■ **WHAT IS ASKED**: Lay out the lines as a Markdown table with the columns Row and Line, starting with the line that contains "Taking everything into" and going on through the end of the lines, skipping blank lines and leaving the pictures out.

* Begin *

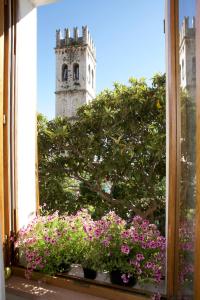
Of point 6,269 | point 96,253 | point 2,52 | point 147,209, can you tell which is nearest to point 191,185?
point 96,253

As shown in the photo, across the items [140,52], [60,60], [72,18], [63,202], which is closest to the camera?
[63,202]

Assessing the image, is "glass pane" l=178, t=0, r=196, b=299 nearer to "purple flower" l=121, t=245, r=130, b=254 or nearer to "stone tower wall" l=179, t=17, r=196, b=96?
"stone tower wall" l=179, t=17, r=196, b=96

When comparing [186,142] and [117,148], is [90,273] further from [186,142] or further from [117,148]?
[117,148]

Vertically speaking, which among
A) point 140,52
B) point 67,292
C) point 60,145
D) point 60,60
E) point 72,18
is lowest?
point 67,292

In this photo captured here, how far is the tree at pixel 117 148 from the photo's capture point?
9.52 feet

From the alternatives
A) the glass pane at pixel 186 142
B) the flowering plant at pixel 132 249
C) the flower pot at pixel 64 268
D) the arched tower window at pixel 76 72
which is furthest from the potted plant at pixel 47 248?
the arched tower window at pixel 76 72

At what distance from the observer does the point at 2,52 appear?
1.94m

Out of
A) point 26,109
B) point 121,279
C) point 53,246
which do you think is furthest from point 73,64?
point 121,279

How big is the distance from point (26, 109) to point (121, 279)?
49.1 inches

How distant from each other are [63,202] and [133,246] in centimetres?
187

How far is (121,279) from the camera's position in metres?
1.69

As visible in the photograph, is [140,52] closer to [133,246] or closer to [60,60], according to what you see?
[133,246]

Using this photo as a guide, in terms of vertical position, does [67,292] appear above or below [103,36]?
below

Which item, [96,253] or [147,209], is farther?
[147,209]
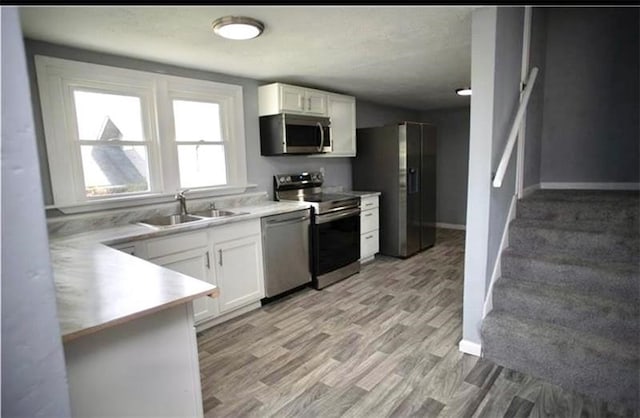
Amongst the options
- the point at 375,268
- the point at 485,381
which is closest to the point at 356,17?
the point at 485,381

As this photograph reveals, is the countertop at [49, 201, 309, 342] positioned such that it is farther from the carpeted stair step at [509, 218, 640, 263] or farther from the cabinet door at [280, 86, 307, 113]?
the carpeted stair step at [509, 218, 640, 263]

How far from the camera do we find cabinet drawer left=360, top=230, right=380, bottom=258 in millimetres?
4367

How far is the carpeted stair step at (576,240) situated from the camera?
2.24m

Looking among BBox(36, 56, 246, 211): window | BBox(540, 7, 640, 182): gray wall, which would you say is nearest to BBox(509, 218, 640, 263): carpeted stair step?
BBox(540, 7, 640, 182): gray wall

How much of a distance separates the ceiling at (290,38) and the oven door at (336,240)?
146 cm

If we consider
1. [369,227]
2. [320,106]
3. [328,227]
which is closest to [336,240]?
[328,227]

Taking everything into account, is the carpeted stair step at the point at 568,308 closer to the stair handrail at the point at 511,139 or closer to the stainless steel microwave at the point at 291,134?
Answer: the stair handrail at the point at 511,139

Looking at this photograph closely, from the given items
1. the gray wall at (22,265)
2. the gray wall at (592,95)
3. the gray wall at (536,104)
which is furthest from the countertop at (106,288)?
the gray wall at (592,95)

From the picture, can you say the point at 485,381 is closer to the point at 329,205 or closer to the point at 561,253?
the point at 561,253

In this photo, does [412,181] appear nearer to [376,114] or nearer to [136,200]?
[376,114]

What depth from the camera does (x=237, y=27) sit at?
82.0 inches

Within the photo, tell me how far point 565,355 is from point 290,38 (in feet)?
8.48

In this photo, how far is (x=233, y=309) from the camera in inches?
117

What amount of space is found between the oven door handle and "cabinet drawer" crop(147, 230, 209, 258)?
1207mm
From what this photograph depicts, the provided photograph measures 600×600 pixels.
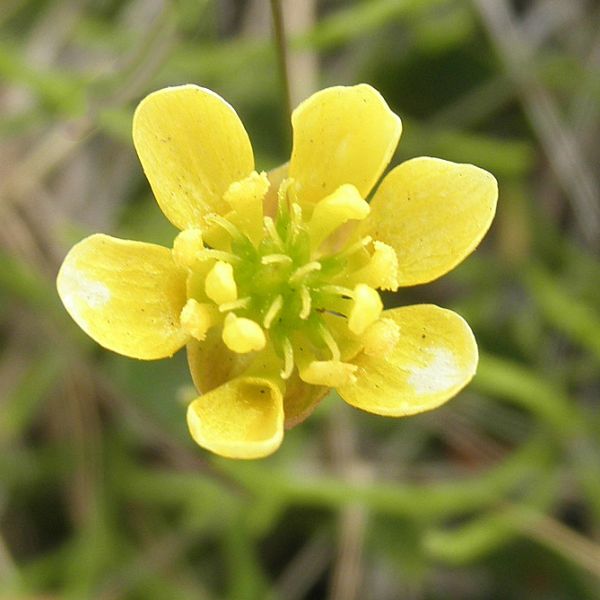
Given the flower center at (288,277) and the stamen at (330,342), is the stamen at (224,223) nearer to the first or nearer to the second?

* End *

■ **FULL SOLUTION**:
| Row | Line |
|---|---|
| 1 | Taking everything into account, is the carpeted stair step at the point at 568,308 closer to the stair handrail at the point at 511,139 or closer to the stainless steel microwave at the point at 291,134? |
| 2 | Answer: the stair handrail at the point at 511,139 |
| 3 | Looking at this photograph closely, from the given items |
| 4 | 1. the gray wall at (22,265) |
| 5 | 2. the gray wall at (592,95) |
| 6 | 3. the gray wall at (536,104) |
| 7 | which is furthest from the countertop at (106,288)? |
| 8 | the gray wall at (592,95) |
| 9 | From the picture, can you say the point at 485,381 is closer to the point at 329,205 or closer to the point at 561,253? |
| 10 | the point at 561,253 |
| 11 | In this photo, does [412,181] appear nearer to [376,114] or nearer to [136,200]? |
| 12 | [376,114] |
| 13 | What depth from the camera does (x=237, y=27) sit at? |
| 14 | 82.0 inches |
| 15 | Within the photo, tell me how far point 565,355 is from point 290,38 (in feet)? |
| 16 | 8.48 |
| 17 | In this photo, how far is (x=233, y=309) from the camera in inches? |
| 18 | 117 |
| 19 | What amount of space is found between the oven door handle and "cabinet drawer" crop(147, 230, 209, 258)? |
| 20 | 1207mm |
| 21 | From what this photograph depicts, the provided photograph measures 600×600 pixels. |
| 22 | Given the flower center at (288,277) and the stamen at (330,342), is the stamen at (224,223) nearer to the first or nearer to the second? |